Wednesday, November 9, 2022

Maybe The Richest, But Definitely Not The Smartest

I couldn't help but notice this morning's news:

Elon Musk is dipping into his electric car company to pay for his share of the $44 billion Twitter purchase, according to reports.

He sold another $3.95 billion of Tesla shares Nov. 4-8, the Associated Press reported from regulatory filings, following up the $7 billion he sold in August as he tried to exit the Twitter deal on allegations of fraudulent account figures. He's now sold more than $19 billion of Tesla shares since April, when he started the Twitter deal.

Forbes reported this was the first time Musk's personal wealth, which is tied up in Tesla, has dipped below $200 billion since May 24. It also happened Oct. 1, 2021. Tesla shares closed at a 52-week low Tuesday at $191.30.

As I've looked at the Twitter takeover, on one hand from a considerable distance but on the other from a career in tech, I can't escape the feeling he's making things up as he goes along, which doesn't bode well. He started out making the $44 billion bid in April following a strange dance over whether or not he'd join Twitter's board of directors.

Less than a month later, Musk announced he'd put the deal on hold following generally vague statements about the number of bots among the platform's users. In July, he announced he wouldn't go through with the deal, whereupon Twitter filed suit to compel him to do so.

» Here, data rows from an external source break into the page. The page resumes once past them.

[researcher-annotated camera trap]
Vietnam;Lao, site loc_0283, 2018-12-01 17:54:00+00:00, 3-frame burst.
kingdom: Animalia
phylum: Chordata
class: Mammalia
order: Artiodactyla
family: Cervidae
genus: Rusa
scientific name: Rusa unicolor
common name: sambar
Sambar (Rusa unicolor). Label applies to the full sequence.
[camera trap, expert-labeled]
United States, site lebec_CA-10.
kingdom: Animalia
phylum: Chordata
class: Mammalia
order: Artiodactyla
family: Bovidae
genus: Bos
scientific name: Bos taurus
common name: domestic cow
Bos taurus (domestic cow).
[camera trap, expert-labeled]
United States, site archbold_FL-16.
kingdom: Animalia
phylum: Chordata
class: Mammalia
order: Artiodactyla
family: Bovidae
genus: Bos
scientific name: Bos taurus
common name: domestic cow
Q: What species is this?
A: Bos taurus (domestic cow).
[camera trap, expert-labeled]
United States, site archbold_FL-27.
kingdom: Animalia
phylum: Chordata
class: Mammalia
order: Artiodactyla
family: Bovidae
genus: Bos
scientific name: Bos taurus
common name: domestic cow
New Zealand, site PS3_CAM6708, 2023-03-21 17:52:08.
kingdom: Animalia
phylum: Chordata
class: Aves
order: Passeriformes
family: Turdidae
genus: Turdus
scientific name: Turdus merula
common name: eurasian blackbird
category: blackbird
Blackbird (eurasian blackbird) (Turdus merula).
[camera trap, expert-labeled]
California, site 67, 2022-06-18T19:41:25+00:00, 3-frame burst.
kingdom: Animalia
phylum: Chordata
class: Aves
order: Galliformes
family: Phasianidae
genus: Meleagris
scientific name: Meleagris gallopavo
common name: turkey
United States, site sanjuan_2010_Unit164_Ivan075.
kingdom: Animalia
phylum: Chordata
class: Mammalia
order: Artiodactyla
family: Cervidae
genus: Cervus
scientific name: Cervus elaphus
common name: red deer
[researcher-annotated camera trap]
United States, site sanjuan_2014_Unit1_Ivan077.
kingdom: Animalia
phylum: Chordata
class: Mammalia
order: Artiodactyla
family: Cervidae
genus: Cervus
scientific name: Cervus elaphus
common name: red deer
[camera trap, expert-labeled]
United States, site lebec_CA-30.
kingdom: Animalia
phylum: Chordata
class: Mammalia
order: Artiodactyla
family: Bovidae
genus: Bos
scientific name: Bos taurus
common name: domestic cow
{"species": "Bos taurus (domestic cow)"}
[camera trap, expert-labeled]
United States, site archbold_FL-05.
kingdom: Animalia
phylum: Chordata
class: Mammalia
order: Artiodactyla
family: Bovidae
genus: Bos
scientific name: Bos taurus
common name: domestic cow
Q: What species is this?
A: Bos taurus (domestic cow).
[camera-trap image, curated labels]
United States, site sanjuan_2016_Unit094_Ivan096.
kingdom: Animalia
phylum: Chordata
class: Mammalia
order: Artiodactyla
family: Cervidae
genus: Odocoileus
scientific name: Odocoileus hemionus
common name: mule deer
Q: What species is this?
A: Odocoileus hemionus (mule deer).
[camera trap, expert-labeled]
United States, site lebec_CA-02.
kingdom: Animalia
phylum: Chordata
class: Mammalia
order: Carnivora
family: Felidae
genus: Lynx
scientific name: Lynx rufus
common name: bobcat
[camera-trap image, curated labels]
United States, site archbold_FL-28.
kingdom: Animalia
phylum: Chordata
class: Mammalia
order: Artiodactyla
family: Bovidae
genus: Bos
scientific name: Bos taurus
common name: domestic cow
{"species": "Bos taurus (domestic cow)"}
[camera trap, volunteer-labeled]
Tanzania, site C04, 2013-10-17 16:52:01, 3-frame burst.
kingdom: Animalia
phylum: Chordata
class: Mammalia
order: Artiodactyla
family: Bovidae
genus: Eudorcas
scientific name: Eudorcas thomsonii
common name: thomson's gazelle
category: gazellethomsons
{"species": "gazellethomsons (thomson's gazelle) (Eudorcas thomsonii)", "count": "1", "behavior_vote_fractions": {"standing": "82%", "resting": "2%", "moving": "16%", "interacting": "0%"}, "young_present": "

In October, he announced he'd changed his mind and would go through with the original deal at the original price. Late that month, he and Twitter closed the deal, and Musk fired Twitter's top executives, taking over as interim CEO. Other than vague and inchoate announcements about reducing workforce and making the company profitable, he hasn't articulated anything resembling a business strategy. Most visibly, his intentions over the blue-check feature of the application aren't clear, while his firing of half the workforce within a week of his arrival seems to have been largely a public relations move that by the way threw thousands of lives into chaos.

In fact, observers who thought Musk's staff cuts would largely dismantle the hated "trust and safety council" discovered no such thing seemed likely to take place.

What strikes me is that the captains of industry in the robber baron generation like Rockefeller, Gould, Carnegie, Morgan, Ford, and Harriman worked from consistent and predictable business strategies. Indeed, some like Morgan and Ford may have played those strategies too consistently in their later years, but at least they were consistent. Musk is anything but, and in the case of Twitter, he seems to be playing for attention and publicity instead of maximizing his investments. How much money has he thrown away to white-shoe law firms in this whole erratic Twitter saga?

I can't escape the idea he's playing a part in a personal drama, caudillo financier out to fix tech and remake society, maybe even a little like the emperor Nero who sang and played the lyre for his private amusement. This won't turn out well. He got rich, he got laid, he spread his seed for the benefit of mankind, and it all went to his head.

But then, I suppose this is the overall state of our public life. We need to find public figures who are stable and smart.